● **Problem requirements**
Among the lines below, some may contain the string "this". Say how many do, and give nothing besides the number.
════
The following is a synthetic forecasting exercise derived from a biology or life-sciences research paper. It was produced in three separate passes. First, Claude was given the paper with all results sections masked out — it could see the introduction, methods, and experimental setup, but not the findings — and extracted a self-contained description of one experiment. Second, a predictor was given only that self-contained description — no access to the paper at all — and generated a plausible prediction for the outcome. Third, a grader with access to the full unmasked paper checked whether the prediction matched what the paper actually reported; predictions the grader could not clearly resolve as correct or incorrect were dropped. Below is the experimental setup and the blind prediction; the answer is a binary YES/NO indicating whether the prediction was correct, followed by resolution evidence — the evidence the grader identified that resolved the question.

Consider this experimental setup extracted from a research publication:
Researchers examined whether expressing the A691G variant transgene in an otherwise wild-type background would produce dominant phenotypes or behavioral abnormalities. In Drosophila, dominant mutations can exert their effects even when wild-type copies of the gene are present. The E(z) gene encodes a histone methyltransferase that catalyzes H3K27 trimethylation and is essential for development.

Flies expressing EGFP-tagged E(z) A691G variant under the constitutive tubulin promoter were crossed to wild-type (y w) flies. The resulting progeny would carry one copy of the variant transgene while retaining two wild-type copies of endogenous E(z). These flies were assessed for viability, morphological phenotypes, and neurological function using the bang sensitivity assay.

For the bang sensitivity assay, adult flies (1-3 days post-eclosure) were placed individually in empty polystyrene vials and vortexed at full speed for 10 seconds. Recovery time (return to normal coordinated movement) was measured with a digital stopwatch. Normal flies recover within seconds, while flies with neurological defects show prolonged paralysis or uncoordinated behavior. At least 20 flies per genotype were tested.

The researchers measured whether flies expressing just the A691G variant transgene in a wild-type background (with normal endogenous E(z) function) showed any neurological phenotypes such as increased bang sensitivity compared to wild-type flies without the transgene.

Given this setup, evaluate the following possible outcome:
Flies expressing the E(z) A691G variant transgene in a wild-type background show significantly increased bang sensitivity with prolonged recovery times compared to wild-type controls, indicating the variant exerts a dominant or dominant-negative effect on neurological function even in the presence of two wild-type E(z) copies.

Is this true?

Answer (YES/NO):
════
● **Written reply**
3